Collected data

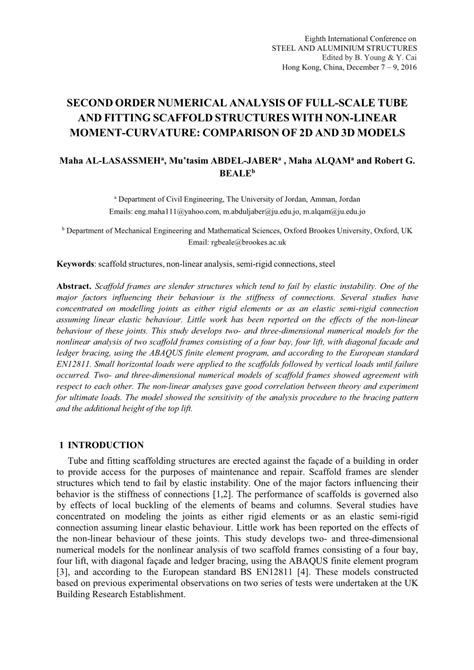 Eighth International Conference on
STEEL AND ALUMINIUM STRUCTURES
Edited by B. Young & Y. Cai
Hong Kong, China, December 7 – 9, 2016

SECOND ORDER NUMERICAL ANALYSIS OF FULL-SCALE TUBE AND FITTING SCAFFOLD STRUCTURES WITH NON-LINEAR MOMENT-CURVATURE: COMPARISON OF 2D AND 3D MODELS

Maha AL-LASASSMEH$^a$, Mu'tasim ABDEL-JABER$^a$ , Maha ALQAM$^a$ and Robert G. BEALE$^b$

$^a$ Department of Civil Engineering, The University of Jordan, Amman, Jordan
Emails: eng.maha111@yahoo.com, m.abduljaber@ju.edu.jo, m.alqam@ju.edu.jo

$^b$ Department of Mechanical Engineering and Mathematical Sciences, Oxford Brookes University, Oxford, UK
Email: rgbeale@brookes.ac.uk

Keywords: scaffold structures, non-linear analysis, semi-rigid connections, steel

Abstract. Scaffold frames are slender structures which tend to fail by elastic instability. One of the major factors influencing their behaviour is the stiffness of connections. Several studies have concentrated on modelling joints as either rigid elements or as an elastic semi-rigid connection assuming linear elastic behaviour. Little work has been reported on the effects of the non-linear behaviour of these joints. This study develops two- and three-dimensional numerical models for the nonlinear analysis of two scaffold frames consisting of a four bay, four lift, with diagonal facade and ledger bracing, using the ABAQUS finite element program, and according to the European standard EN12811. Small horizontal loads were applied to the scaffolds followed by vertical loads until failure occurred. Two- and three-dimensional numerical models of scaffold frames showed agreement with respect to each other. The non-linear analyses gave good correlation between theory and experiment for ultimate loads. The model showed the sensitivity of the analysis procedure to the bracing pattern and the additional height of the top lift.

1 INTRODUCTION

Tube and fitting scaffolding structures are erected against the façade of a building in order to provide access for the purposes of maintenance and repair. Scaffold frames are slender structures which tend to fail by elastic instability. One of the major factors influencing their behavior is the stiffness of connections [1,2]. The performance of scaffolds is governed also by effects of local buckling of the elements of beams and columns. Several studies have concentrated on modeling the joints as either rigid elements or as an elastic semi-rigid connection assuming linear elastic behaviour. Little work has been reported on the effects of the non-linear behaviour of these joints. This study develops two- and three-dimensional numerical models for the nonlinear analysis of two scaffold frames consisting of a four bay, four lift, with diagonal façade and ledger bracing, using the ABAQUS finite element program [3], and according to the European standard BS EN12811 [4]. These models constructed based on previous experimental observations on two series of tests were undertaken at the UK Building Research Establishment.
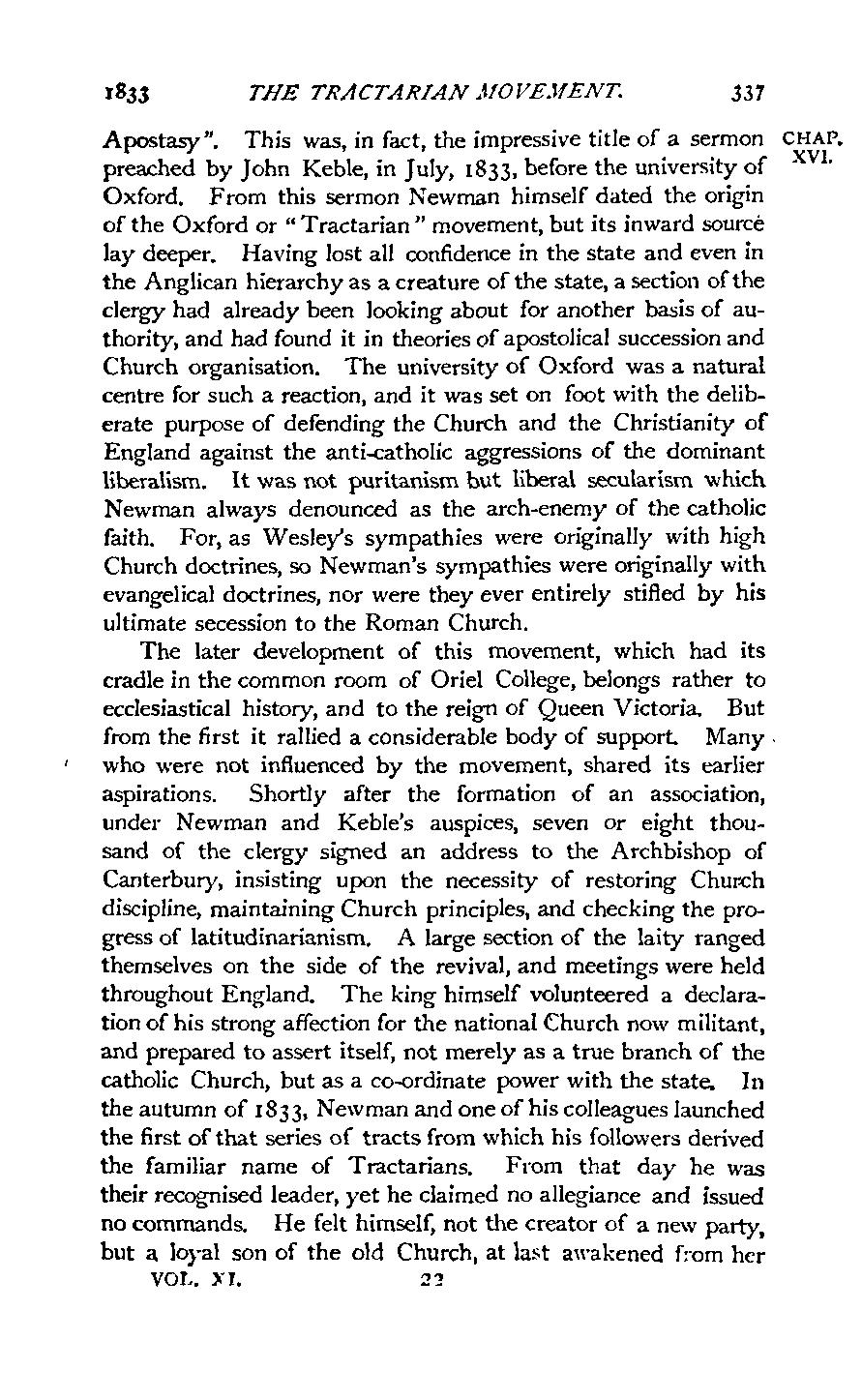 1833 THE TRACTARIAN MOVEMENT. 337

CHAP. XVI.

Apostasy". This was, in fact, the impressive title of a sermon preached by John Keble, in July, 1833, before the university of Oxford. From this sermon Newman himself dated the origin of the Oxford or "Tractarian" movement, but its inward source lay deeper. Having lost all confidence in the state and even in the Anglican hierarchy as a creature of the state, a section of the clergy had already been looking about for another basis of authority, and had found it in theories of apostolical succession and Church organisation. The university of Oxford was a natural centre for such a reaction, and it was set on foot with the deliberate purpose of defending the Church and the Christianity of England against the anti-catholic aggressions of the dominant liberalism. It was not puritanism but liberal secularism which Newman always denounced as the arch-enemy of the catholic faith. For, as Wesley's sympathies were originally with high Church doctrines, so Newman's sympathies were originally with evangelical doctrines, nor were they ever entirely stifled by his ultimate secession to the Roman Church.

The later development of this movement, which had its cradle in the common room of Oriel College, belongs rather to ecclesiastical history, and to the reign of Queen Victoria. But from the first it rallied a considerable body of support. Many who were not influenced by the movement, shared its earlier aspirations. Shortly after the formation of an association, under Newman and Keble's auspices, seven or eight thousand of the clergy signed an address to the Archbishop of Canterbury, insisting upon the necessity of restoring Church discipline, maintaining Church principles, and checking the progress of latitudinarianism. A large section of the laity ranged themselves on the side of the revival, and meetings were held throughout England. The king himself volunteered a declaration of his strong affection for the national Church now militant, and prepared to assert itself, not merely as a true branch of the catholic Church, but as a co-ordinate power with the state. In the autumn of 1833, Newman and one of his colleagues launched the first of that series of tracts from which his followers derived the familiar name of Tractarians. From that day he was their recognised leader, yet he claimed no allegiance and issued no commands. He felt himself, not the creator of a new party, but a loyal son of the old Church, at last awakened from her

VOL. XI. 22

Exercise:
Starting at the line above that contains "eng.maha111@yahoo.com, m.abduljaber@ju.edu.jo, m.alqam@ju.edu.jo", repeat each line exactly up to and including the line that contains "Keywords: scaffold structures, non-linear", and stop there.

Your solution:
Emails: eng.maha111@yahoo.com, m.abduljaber@ju.edu.jo, m.alqam@ju.edu.jo

$^b$ Department of Mechanical Engineering and Mathematical Sciences, Oxford Brookes University, Oxford, UK
Email: rgbeale@brookes.ac.uk

Keywords: scaffold structures, non-linear analysis, semi-rigid connections, steel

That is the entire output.